There are many fellow New Yorkers (and New Jerseyans- they might have even had a better view) who might have a more up close and personal recollection of September 11, 2001. I think there is value in sharing our memories.
Ann and I were in Rego Park Queens. Our wedding was 18 days away, and her parents were in the air on their way to NY from Korea. I was going to drive her into Manhattan to work on the Upper East Side and then head up to Westchester. When the first plane hit, we all thought it was a horrible accident- I thought it was like some private guy who had a Thurman Munson-like accident. On the way in to work, we could see the smoke coming from the towers from Queens Boulevard, and it honestly looked like a big chimney a few hundred yards away (That's how large the WTC was- dominated the skyline), billowing a big black cloud of smoke.
When we got to Ann's office at Rockefeller University, I accompanied her upstairs, which was something I never did before. Everyone was watching TV, in shock. We saw the second plane hit on live TV. I remember the commentators not saying anything initially, and then another talking head describing it calmly, I think even saying the word "apparently."
This went from a terrible accident to realizing I was on the edge of a war zone. We were in a war, and worse, in a battle zone. They are flying effing airplanes into the effing world trade towers. We have to get out of here. Then word comes that the Port Authority is closing bridges into Manhattan. Ann wanted to stay at the office- she was afraid for her parents' plane and wanted to be where she could be reached by phone.
I wanted no part of sticking around. If the bridges were closed, we could be stranded.
What would happen next?
What would they do to the subways? What if the destruction continued uptown? Were there planted agents with suitcases of gas ready to blow in buses or crowded buildings? I remember thinking about these things.
The very first (and last) time I ever gave Ann a direct order was to get out of the building with me. I suddenly wondered if this was the feeling my dad felt when he was a GI overseas. I think what convinced her to come was that she couldn't reach her aunt in Chinatown on the phone- maybe they had already sabotaged the phones. And she wasn't going on the subway after this. Ann's last protest was that the bridges were closed, but I told her the Port Authority bridges were closed, not all bridges. We'd take the 3rd Avenue Bridge and drive through the Bronx.
Our cell phones didn't work (it would take Verizon months to restore the phones in lower Manhattan as a matter of fact. I still remember those stupid trailers people had to use), and the highway driving north was empty- I felt like I was in a post apocalyptic movie. But it was real. And we didn't know what was happening next. If the AM radio didn't work I don't know what I'd have thought.
When we got home to my mother's house in Ossining There was a test pattern on some channels. My Mom, who lived Pearl Harbor via radio in 1941, just shook her head all day. Ann's parents, we learned from the airline, were grounded in Minnesota and in a high school gym.
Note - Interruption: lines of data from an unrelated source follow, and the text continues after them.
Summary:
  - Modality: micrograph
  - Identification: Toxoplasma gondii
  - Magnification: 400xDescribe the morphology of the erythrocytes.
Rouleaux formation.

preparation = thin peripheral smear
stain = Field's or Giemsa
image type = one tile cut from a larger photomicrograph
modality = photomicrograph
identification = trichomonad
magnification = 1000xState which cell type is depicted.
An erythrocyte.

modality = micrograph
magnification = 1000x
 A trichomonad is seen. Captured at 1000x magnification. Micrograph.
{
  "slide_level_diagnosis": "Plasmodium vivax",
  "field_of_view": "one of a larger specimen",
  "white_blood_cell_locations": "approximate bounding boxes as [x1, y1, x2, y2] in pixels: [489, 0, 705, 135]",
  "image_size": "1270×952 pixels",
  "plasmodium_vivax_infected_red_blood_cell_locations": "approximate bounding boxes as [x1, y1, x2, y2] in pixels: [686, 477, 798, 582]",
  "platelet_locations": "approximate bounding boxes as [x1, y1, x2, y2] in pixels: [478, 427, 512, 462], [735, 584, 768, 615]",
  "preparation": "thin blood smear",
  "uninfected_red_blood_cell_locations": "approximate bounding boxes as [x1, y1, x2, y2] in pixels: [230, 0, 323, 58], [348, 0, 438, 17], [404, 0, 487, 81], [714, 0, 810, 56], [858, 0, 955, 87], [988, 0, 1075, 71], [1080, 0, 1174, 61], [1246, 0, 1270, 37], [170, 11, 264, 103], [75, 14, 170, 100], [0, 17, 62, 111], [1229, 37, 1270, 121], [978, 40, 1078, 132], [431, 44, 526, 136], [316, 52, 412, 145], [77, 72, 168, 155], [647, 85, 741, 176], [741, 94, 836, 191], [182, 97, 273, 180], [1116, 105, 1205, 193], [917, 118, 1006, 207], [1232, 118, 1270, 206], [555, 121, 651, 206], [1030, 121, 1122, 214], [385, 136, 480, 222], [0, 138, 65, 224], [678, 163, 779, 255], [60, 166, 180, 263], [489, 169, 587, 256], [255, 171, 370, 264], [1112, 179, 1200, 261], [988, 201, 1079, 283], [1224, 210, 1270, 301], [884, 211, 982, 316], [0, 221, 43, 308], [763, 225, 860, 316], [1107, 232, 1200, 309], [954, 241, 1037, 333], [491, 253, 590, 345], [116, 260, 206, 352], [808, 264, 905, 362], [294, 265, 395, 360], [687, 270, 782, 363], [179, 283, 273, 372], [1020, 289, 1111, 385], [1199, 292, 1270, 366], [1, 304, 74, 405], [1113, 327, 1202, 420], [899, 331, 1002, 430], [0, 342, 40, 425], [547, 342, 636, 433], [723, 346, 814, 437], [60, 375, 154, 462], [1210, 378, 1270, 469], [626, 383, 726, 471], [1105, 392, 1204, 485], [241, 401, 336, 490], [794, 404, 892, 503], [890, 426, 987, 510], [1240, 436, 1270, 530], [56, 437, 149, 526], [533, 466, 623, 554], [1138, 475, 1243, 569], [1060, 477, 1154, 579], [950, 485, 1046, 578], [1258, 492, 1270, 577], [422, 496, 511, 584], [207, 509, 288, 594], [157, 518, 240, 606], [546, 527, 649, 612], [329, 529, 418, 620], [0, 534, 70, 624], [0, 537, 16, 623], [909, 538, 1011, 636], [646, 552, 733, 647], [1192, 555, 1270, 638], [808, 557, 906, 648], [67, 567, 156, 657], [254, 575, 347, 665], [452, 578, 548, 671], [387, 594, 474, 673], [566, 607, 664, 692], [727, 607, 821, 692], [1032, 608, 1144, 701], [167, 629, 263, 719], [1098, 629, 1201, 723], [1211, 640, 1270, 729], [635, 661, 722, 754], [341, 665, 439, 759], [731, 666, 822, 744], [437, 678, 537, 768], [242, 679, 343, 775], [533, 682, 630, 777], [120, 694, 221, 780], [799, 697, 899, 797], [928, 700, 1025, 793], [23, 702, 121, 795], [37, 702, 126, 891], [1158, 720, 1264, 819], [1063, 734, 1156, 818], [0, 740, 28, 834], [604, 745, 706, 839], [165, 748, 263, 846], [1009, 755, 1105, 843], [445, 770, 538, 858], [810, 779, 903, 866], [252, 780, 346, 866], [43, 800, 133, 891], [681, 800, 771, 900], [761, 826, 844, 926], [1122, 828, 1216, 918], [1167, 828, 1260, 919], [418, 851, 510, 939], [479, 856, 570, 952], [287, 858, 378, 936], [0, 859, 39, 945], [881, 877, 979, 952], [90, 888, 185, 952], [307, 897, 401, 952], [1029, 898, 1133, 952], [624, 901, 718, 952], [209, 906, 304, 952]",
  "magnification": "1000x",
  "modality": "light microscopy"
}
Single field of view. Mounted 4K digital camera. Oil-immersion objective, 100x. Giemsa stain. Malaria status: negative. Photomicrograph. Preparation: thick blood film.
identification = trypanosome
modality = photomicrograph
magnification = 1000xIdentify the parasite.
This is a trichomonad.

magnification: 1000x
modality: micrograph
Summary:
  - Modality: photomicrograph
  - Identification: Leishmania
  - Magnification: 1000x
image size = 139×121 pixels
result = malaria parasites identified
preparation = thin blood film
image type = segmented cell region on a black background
My older brother called to check in and all Farandas were OK. My nephew, who went to college in Manhattan, was also OK. We were lucky.
It was hellish, but not the hell some went through, and I am thankful my loved ones are all intact. 17 or so fellow Villanova alumni died that morning. My brother lost a client who was never found. So we cried with everyone else for weeks, and on September 29, got married in a subdued ceremony, all things considered. 2 days later we boarded a plane for Aruba, and that was strange as well.
Today I will attend NYSAR BAR camp at the Rye Town Hilton, and live my life and work fully. But I will do it mindful of that day, and thankful that I got the rest of my life. I will never forget, and I hope we end the threat somehow. It still feels raw to walk myself through my memories of that time, especially those black clouds in the distance, framed against an idyllically blue sky.